Après plusieurs échanges avec l’IVPSA, nous en sommes venus à l’idée que les méthodes d’intelligence collective seraient des outils pertinents afin de soutenir ce rapprochement entre la recherche et le terrain dans le cadre des rencontres. Trajectoire a donc participé à l’élaboration de deux évènements planifiés dans le cadre du projet : un colloque de deux jours au congrès de l’ACFAS 2015 et les Chantiers sur la participation sociale des aînés, une école d’été de trois jours à la campagne.

Intentions des rencontres

Colloque de l’ACFAS

Créer un espace de partage et de co-construction des savoirs et d’émulation pour contribuer collectivement à la participation sociale des aînés et à l’émergence de pistes d’action et de recherches.

Chantiers sur la participation sociale des aînés

Donner un espace et un temps pour renforcer la synergie de l’équipe et se mettre en action pour développer de nouvelles recherches et de nouvelles pratiques sur la participation sociale.

PROCESSUS
Parmi les objectifs de notre collaboration, placer les participants en posture de co-construction était l’enjeu primordial. Pour les deux évènements, des conférences étaient prévues où certains participants venaient présenter des projets, des résultats de recherches ou bien des outils qu’ils ont développés. Afin de contrebalancer ces conférences, nous avions de l’espace de jeu pour réfléchir à des ateliers ponctuels et des dispositifs qui optimiseraient le partage des savoirs présentés.

Logiquement, nous avons commencé par faire l’inventaire des dites présentations. À l’aide de post-it, nous avons imaginé plusieurs séquences afin de trouver la meilleure répartition selon la complémentarité des présentations. Cela a ensuite permis d’imaginer une animation qui favoriserait la création d’un fil conducteur et l’optimisation des apprentissages. Pour nous aider dans cette tâche, nous avons utilisé l’outil des personas en créant, pour chacun des deux évènements, trois personnages fictifs qui représentaient, à nos yeux, les profils des participants. L’outil permet donc de demeurer attentifs aux besoins et aux envies de ces personnages pendant la conception du design de la journée. Bien que nous l’utilisons souvent dans le cadre de Trajectoire, cela s’est avéré d’une importance capitale dans ce contexte-ci. Dans l’intention de créer des ponts entre chercheurs et praticiens, nous devions jongler avec deux milieux qui sont traditionnellement très opposés. En se référant souvent à nos personas, nous avons pu réfléchir chaque segment des évènements pour qu’il mobilise nos deux extrêmes avec la même vigueur.

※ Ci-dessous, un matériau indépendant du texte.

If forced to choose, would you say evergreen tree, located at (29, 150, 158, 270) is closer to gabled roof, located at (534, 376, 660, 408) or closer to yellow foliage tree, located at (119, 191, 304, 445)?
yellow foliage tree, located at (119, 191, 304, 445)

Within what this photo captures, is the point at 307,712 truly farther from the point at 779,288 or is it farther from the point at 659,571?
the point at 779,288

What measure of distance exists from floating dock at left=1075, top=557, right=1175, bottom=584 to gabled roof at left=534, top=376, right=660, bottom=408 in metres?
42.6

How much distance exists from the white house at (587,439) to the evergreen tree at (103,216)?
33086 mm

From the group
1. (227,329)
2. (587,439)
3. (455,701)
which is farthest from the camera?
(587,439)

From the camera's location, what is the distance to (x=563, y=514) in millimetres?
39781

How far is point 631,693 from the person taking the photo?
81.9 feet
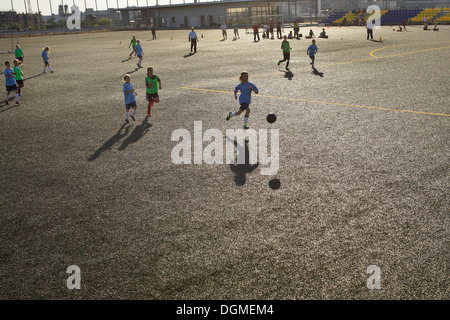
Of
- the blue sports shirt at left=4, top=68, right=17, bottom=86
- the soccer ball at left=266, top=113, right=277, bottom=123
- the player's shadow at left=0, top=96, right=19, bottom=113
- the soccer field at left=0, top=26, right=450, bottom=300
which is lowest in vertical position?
the soccer field at left=0, top=26, right=450, bottom=300

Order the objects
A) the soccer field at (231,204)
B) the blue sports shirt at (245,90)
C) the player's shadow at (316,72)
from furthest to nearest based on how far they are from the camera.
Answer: the player's shadow at (316,72), the blue sports shirt at (245,90), the soccer field at (231,204)

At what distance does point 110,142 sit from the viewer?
11.6m

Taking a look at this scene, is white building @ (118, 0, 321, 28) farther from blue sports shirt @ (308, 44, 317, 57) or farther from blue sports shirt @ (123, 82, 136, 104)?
blue sports shirt @ (123, 82, 136, 104)

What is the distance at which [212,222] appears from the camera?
22.4 feet

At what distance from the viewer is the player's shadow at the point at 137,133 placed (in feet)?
37.2

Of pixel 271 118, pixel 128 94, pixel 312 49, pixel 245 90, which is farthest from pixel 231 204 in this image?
pixel 312 49

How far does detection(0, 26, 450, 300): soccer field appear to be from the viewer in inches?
210

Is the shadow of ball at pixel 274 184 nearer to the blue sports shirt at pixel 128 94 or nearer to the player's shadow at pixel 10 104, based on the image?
the blue sports shirt at pixel 128 94

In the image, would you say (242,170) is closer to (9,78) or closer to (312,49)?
(9,78)

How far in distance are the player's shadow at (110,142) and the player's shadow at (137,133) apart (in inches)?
10.6

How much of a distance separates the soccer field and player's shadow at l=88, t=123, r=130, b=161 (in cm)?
7

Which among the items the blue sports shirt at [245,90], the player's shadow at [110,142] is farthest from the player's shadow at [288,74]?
the player's shadow at [110,142]

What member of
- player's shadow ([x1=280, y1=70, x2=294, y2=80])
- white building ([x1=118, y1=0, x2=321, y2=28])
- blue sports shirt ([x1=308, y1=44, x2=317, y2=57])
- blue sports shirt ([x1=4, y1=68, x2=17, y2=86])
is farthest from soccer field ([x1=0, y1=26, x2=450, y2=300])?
white building ([x1=118, y1=0, x2=321, y2=28])

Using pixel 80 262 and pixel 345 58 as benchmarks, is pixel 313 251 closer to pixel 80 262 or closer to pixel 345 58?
pixel 80 262
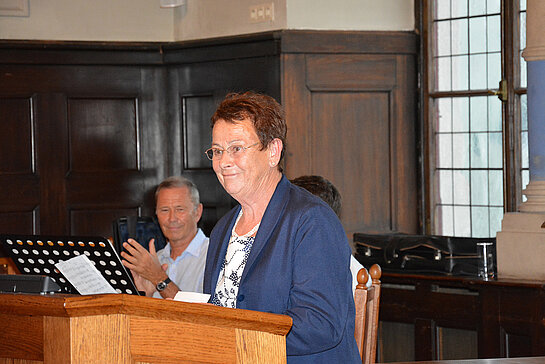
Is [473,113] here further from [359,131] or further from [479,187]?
[359,131]

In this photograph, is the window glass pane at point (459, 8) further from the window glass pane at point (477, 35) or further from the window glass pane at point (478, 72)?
the window glass pane at point (478, 72)

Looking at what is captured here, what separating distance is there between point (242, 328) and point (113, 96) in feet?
16.4

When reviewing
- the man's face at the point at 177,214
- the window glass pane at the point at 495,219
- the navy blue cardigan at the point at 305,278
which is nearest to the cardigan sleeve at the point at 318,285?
the navy blue cardigan at the point at 305,278

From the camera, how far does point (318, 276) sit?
210cm

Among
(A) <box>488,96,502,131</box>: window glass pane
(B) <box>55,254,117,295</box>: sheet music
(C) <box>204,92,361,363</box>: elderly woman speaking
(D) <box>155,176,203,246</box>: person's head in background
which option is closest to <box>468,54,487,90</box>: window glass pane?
(A) <box>488,96,502,131</box>: window glass pane

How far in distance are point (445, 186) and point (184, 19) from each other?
2.25m

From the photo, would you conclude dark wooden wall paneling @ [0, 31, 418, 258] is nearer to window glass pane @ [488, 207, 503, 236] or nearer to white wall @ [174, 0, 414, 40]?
white wall @ [174, 0, 414, 40]

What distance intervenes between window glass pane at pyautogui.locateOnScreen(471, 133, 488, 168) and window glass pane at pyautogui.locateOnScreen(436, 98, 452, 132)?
205 mm

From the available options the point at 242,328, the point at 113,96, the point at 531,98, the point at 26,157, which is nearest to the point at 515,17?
the point at 531,98

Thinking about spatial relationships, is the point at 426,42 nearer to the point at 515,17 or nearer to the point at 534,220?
the point at 515,17

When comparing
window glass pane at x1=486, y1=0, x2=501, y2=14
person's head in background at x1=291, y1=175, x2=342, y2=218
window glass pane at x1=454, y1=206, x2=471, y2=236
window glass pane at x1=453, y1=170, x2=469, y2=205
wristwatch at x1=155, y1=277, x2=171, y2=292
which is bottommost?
wristwatch at x1=155, y1=277, x2=171, y2=292

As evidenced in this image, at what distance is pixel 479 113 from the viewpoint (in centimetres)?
569

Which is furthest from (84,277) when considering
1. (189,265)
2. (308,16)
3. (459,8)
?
(459,8)

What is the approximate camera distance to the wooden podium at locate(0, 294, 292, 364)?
60.3 inches
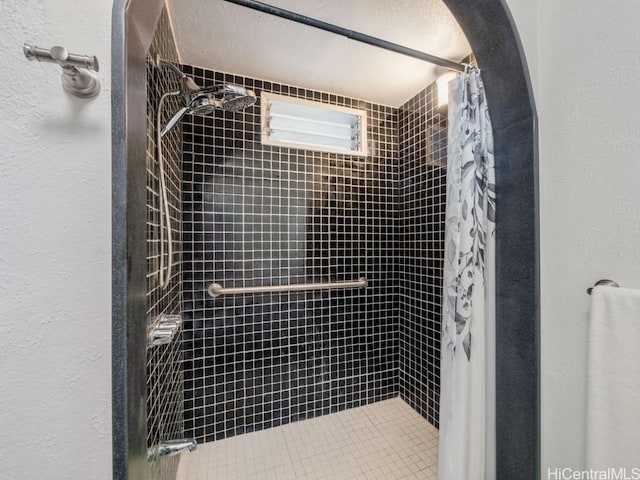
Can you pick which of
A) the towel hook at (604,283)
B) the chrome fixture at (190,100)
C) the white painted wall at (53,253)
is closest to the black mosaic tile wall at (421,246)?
the towel hook at (604,283)

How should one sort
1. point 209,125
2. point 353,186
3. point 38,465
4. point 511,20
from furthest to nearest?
point 353,186
point 209,125
point 511,20
point 38,465

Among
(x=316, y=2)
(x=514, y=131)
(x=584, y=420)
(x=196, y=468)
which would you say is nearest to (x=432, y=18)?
(x=316, y=2)

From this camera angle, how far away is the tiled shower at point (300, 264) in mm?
1621

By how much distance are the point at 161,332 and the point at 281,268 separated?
90 cm

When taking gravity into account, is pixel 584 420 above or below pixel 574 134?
below

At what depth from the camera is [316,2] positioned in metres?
1.24

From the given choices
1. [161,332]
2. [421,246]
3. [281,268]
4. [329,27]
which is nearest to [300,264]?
[281,268]

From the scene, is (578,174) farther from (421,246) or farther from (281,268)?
(281,268)

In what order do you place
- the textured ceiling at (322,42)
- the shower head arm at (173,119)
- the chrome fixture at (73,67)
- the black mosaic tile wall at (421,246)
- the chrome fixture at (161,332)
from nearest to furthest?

Au cours des évènements, nous avons pu porter une attention particulière à ces deux paradigmes en action. Nous pouvions comprendre l’impact bénéfique que la méthode à eu dans notre planification. Cependant, à quelques moments, la participation du groupe était inégale. Comme par hasard, c’était soit majoritairement des chercheurs, soit majoritairement des praticiens qui ne semblaient pas y trouver leur compte! Avions-nous été assez à l’écoute de nos personas?

De plus, comme ces deux camps sont bien conscients du fossé qui les sépare, nous avons poussé l’outil à un autre niveau. Avec une touche d’humour, lors des Chantiers, tous ont dû se présenter en mentionnant quel personnage les représentait le mieux. À la fin des trois jours, nous les avons invités à prendre conscience du chemin parcouru en exprimant s’ils avaient changé ou non de personnage ou s’ils souhaitaient tendre vers l’un d’eux à l’avenir.

Nul doute, tous se sont engagés dans la voie de la co-construction.